We're given a square with integer side lenght, it is divided into 4 triangles such that all the triangle's side lenghts are integers and that no two triangles are congruent, what is the minimum possible area of the square? (picture linked below)
I tried working a bit with the two right triangles, trying to find pythagorean triples that would do the trick (since I also tried drawing the altitude of the 2 "middle" triangles) but I'm not really sure how to tackle this type of problem...
Since somehow you already knew that the answer is $576$ (side length = $24$), let us see how we can find this answer.
Let us first look at the following graph:
By your conditions, we know that $(a_1, x, b_1), (a_2, x, b_2)$ and $(a_3, x, b_3)$ form Pythagorean triples, and $a_1 + a_2 + a_3 = x$. There is an additional condition that the four solid line triangles are pairwise non-congruent, but just forget it for now.
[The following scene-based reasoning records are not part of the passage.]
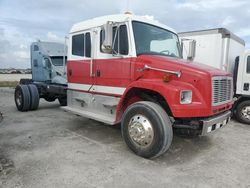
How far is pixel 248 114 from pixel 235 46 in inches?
101

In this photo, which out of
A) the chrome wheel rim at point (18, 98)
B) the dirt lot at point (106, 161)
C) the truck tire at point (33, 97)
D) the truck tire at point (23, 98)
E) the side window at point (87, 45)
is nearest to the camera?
the dirt lot at point (106, 161)

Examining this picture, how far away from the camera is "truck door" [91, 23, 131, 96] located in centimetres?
484

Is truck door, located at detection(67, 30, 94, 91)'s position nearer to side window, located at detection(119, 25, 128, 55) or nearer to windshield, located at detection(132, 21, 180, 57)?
side window, located at detection(119, 25, 128, 55)

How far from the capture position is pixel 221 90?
4.47 m

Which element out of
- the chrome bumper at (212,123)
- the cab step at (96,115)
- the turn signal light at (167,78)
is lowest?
the cab step at (96,115)

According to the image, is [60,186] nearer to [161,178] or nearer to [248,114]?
[161,178]

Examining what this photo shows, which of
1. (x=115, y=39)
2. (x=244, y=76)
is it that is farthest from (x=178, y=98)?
(x=244, y=76)

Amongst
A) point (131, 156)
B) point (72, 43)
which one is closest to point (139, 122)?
point (131, 156)

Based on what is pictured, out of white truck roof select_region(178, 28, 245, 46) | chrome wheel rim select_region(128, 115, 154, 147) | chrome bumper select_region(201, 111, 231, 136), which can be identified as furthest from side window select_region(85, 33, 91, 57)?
white truck roof select_region(178, 28, 245, 46)

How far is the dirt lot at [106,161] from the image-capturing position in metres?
3.50

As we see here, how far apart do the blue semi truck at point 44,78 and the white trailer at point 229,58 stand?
4.73 m

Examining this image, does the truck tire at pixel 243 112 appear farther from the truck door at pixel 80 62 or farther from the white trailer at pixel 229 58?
the truck door at pixel 80 62

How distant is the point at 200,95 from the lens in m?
4.06

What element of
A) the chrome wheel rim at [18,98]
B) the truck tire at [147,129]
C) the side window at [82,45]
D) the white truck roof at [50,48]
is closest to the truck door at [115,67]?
the side window at [82,45]
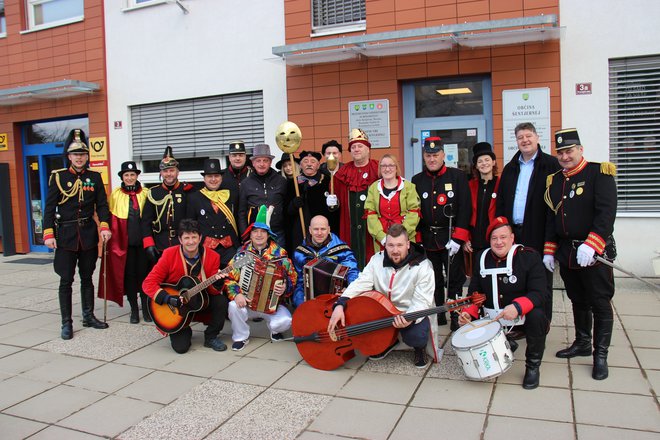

So the core of the problem is to find Pythagorean triangles with a common side $x$. Let us try a few ideas to do this:
First. most naively you can just write down all Pythagorean triangles, starting from smallest side lengths:
$$ (3,4,5), (6,8,10), (5,12,13), (9,12,15), (8,15,17), (12,16,20), (15,20,25), (20,21,29), \cdots $$
This is actually doable. Since we know that all Pythagorean triangles have the form $(a(m^2-n^2), a\cdot2mn, a(m^2+n^2))$, and indeed we know by cheating that the answer is at $24$, it will not take too much time to get to the right answer. If I were you I might consider writing a program for this, if the solution is actually large.
Second, here is a way to increase the speed for your searching. Let $a = \min\{a_1, a_2, a_3\}$. Then clearly $x > 3a_1$. This is indeed a nice restriction. From the general formula
$$ (a(m^2-n^2), a\cdot 2mn, a(m^2+n^2)), \text{ $\gcd(m,n) = 1$ and exactly one of $m$ and $n$ is even} $$
you need either (i) $m^2-n^2 > 6mn$; or (ii) $3(m^2-n^2) < 2mn$.
This should shrink our search space significantly. Anyway the minimal answer happens at $7+7+10=24$.